Mesajı Okuyun
Old 25-02-2005, 16:26   #1
Av.Mehmet Saim Dikici

 
Varsayılan Bir İşletme Varlığı Olarak Abone Devri Ve Sonuçları

BİR İŞLETME VARLIĞI OLARAK
ABONELİK SÖZLEŞMESİ VE MÜŞTERİ VERİLERİNİN ÜCRET KARŞILIĞI DEVRİ VE SONUÇLARI


Bilindiği gibi ticari işletmeler Türk Ticaret Yasasının 12. maddesi temelinde maddi, 11/2 madde kapsamıyla ise gayrı maddi varlıklara sahiptirler.

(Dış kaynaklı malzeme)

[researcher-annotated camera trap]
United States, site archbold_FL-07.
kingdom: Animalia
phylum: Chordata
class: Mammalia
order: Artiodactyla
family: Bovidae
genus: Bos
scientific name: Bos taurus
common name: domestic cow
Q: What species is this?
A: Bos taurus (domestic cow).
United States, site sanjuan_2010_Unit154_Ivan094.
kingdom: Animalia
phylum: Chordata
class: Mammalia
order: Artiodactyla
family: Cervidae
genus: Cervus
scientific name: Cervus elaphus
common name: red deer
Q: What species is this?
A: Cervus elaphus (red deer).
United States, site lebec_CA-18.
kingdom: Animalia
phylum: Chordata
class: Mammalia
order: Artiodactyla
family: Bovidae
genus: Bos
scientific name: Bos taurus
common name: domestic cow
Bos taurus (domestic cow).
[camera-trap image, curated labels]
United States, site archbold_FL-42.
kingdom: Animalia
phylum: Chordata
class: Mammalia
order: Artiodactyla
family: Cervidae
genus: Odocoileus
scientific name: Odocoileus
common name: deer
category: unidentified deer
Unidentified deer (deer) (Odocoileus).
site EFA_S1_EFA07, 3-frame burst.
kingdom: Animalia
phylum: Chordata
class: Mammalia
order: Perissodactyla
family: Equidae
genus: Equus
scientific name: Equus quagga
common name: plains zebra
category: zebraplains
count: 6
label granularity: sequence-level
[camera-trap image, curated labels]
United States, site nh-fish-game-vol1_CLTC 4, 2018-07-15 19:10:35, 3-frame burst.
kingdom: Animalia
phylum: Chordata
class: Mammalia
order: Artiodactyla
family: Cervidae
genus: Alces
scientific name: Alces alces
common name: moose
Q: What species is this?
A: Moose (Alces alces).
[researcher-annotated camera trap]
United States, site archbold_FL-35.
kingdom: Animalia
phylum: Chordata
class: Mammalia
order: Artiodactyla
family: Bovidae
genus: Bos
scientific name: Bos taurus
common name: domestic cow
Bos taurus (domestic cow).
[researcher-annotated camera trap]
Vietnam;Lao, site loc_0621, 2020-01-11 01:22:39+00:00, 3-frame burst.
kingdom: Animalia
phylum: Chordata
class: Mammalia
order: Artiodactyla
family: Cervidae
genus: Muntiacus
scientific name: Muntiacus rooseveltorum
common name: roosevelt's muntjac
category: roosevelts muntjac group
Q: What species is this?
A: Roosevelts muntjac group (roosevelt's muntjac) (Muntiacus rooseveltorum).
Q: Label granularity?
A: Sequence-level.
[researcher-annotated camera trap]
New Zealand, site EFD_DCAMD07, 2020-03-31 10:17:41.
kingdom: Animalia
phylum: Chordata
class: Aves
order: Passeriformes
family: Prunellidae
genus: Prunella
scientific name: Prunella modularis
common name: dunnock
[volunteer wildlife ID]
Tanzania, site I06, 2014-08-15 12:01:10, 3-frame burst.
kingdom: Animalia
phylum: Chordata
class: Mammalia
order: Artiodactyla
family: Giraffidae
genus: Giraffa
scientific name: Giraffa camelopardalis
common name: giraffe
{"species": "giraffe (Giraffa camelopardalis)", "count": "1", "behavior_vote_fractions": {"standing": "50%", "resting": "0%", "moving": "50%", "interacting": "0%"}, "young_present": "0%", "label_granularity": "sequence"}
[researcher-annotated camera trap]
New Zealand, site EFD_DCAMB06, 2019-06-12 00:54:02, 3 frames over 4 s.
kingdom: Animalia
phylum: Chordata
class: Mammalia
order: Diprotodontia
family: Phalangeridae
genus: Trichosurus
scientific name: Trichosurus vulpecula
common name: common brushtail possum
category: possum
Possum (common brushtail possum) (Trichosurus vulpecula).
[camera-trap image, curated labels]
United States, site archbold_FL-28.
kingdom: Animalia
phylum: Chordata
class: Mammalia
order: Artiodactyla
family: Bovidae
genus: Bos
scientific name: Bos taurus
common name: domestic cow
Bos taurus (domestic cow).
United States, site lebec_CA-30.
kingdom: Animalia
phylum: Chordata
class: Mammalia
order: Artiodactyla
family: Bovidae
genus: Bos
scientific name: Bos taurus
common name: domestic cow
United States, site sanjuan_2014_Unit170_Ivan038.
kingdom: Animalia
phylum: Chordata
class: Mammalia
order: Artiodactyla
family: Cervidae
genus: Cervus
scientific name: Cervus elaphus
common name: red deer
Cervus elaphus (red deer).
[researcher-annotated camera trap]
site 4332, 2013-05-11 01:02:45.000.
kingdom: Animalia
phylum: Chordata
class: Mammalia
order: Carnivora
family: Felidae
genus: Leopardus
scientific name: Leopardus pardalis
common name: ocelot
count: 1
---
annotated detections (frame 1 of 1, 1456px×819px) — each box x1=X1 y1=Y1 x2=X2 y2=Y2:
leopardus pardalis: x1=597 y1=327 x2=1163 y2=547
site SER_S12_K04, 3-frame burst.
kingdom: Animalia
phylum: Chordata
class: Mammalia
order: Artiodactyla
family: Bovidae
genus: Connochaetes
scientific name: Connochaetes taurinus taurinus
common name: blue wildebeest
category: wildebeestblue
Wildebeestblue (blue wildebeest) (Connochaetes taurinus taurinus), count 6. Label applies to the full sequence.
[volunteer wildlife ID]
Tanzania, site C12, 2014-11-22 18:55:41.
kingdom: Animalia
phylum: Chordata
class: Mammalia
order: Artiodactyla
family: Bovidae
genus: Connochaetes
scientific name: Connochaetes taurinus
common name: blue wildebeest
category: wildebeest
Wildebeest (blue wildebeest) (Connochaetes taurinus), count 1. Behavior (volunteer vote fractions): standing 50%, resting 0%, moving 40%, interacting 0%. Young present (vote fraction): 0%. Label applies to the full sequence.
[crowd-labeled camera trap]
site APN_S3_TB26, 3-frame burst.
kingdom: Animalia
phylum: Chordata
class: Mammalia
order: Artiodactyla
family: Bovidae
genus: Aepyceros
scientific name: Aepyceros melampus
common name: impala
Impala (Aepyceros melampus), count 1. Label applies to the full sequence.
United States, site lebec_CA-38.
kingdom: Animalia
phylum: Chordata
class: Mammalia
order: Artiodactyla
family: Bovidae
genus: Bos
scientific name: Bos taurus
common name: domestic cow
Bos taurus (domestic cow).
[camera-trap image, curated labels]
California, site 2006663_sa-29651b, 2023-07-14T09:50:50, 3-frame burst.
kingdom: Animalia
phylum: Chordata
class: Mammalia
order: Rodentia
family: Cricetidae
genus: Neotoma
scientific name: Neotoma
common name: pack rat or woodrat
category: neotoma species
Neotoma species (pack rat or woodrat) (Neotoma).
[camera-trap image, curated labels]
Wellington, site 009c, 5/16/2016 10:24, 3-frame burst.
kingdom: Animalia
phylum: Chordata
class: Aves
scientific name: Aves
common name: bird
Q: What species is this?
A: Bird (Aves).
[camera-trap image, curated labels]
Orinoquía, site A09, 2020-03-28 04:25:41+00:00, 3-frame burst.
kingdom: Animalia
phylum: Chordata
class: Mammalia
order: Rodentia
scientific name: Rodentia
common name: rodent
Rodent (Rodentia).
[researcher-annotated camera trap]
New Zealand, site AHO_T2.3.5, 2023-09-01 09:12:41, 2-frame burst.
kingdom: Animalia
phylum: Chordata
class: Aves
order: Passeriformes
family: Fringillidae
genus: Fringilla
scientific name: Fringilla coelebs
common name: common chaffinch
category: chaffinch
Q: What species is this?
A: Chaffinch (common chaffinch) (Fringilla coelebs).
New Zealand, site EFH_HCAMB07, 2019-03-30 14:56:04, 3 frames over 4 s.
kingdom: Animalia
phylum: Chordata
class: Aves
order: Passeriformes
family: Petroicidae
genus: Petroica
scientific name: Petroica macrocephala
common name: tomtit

Bu itibarla yasamıza göre; işletme varlığı içinde tüm taşınmaz ve taşınır mallar ile makine-teçhizat gibi mallar maddi varlık olarak; marka hakkı, lisans hakkı gibi haklar ise; gayrı maddi varlıklar olarak kabul edilmektedir.

Teknolojinin ilerlemesi ile birlikte işletme varlıkları içine daha farklı unsurların katılmasına şahit olmaktayız. Şöyle ki; işletmenin müşterinin yararlanmasına sunduğu hizmetlerin belli bir sözleşmeye bağlı olarak ve ücret karşılığı devam etmesi ile birlikte, süreklilik arz eden müşteri kullanımı zaman içerisinde şirketin ekonomik değerini artırmakta öyle ki günümüzde bilhassa GSM abonelerinin uluslar arası piyasalarda 1 Abone= 100 USD değeri ile şirkete değer kattığı görülmektedir.

Bu hesapla TTK 11/2 hükmünde abone müşteriler yer almamış da olsa hükümde tadadi olmayan örnekler gözetildiğinde, gelinen noktada (abonelerin de) Gayrı maddi işletme varlıkları içine dâhil edilmesi gereği kaçınılmaz olmuştur.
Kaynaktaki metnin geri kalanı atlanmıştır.